In sentencing you, I require to take into account all relevant factors and I do so, including all that was said by the Crown, all the reports I have carefully read including the documentary material handed up to the bench earlier this morning. I have very carefully listened to and noted the submissions by your counsel, well-made by your counsel today, and on an earlier occasion. I have to take account also of the statutory prohibition against the imprisonment of an offender if she has not previously served a custodial sentence unless no other method of dealing with the offender is appropriate.
This is a very tragic case it might well be said, particularly for you. Your counsel accepts candidly and correctly that this is a very serious offence and she accepts also that the normal disposal in a case such as this is imprisonment, even on a first offence.
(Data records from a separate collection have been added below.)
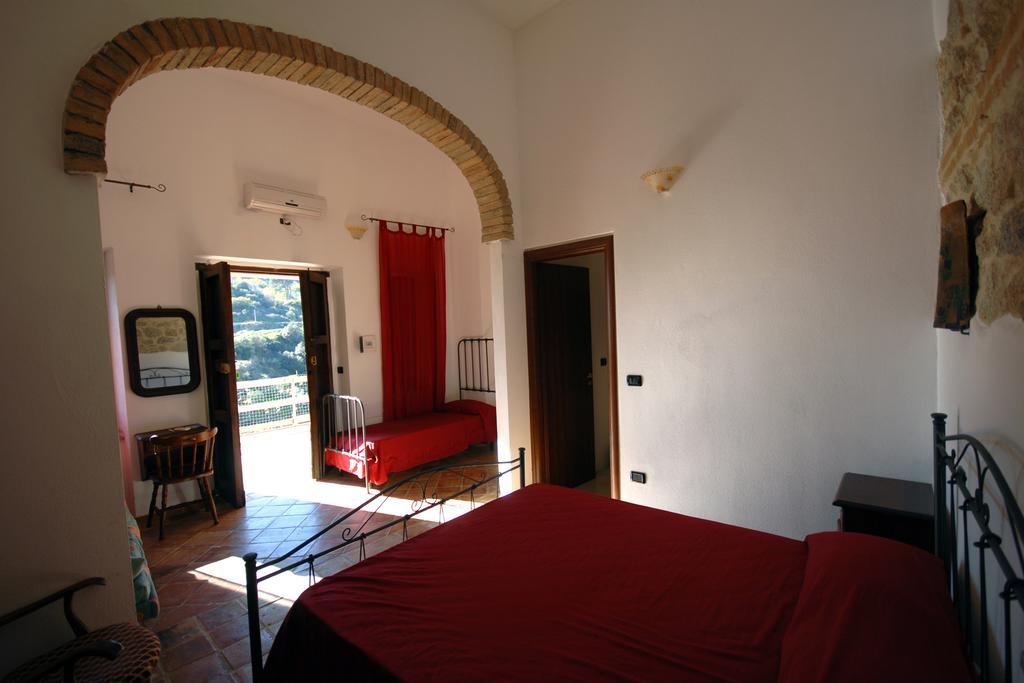 B & B Stillachiara Badolato Marina Room photo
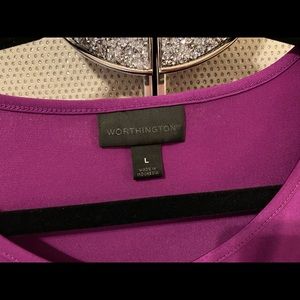 Business Casual Shirt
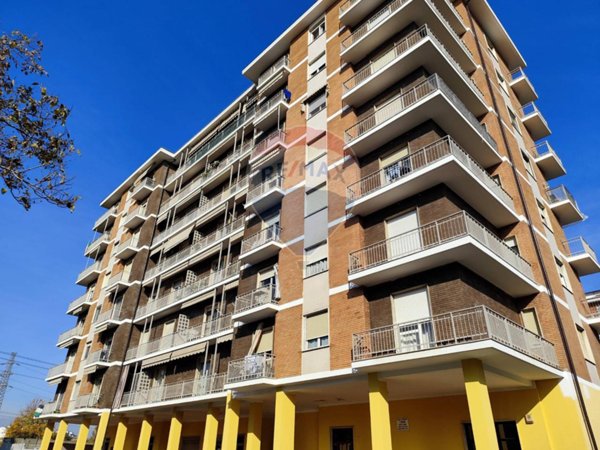 appartamento in vendita a Venaria Reale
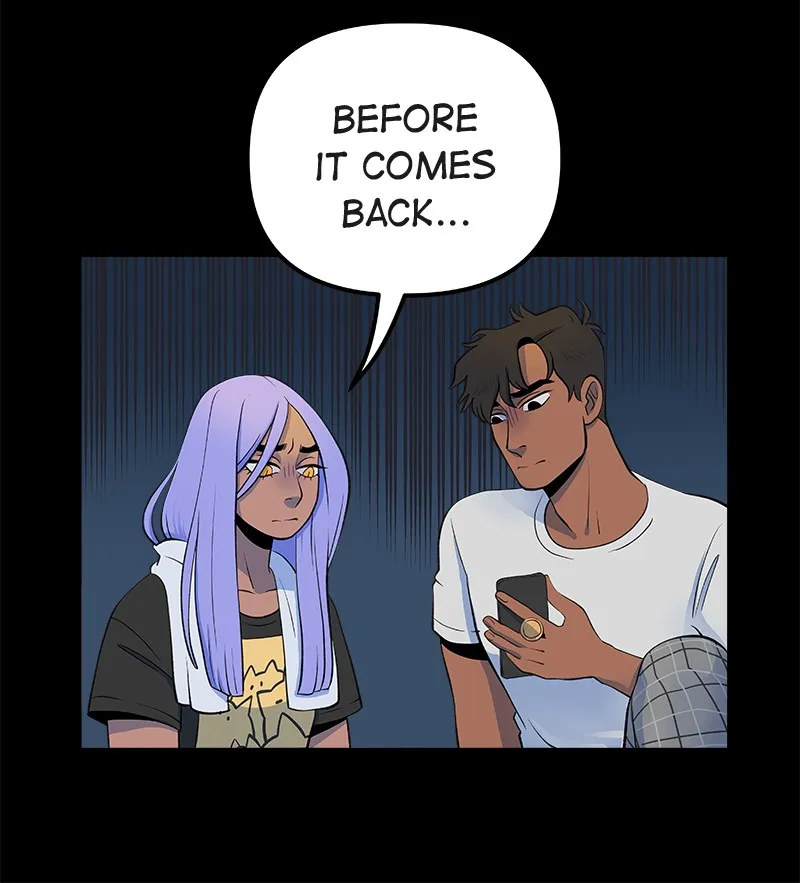 Lovely Hell Chapter 41 page 12 - 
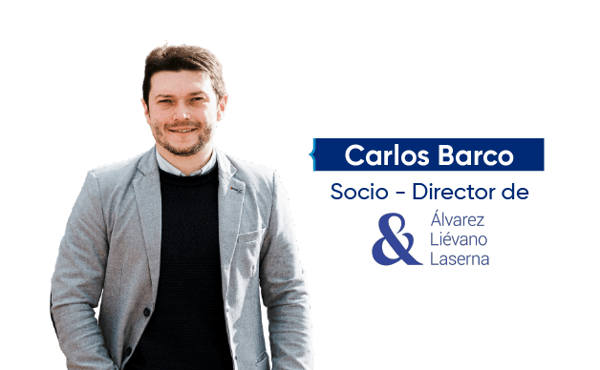 Miniatura Carlos Barco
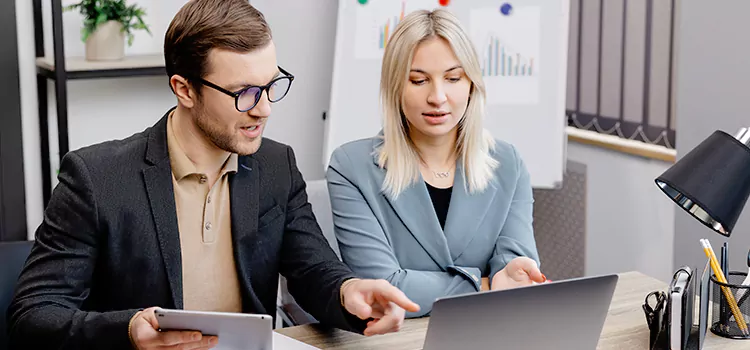 Key Features of Government Business Financing in Charlottetown, PE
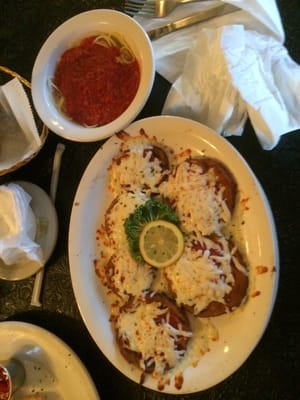 Papa Dio's Italian Restaurant & Wine Bar by null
However, she submits that the circumstances of this case are special and that the correct and just disposal should be a community sentence. I have very carefully considered that ultimate submission and in particular whether I can conclude that no other sentence is appropriate.
I very much regret to say that in my view taking account of all that I have mentioned, and in particular the gravity of the offence and your culpability, despite all that has been said by way of mitigation, there is no alternative to a custodial sentence. The appropriate starting point for sentence in my view is 20 months imprisonment. However, having regard to the early stage of your plea, I will reduce that sentence to 14 months.
In addition, I now require to fix the period for which you will be subject to the notification requirements under the Sexual Offences Act 2003, that is to say in everyday language, how long you will be placed on the Sex Offenders Register. That period will be 10 years. Notification was made to the Scottish Ministers at the previous hearing of your unsuitability to work with vulnerable people.”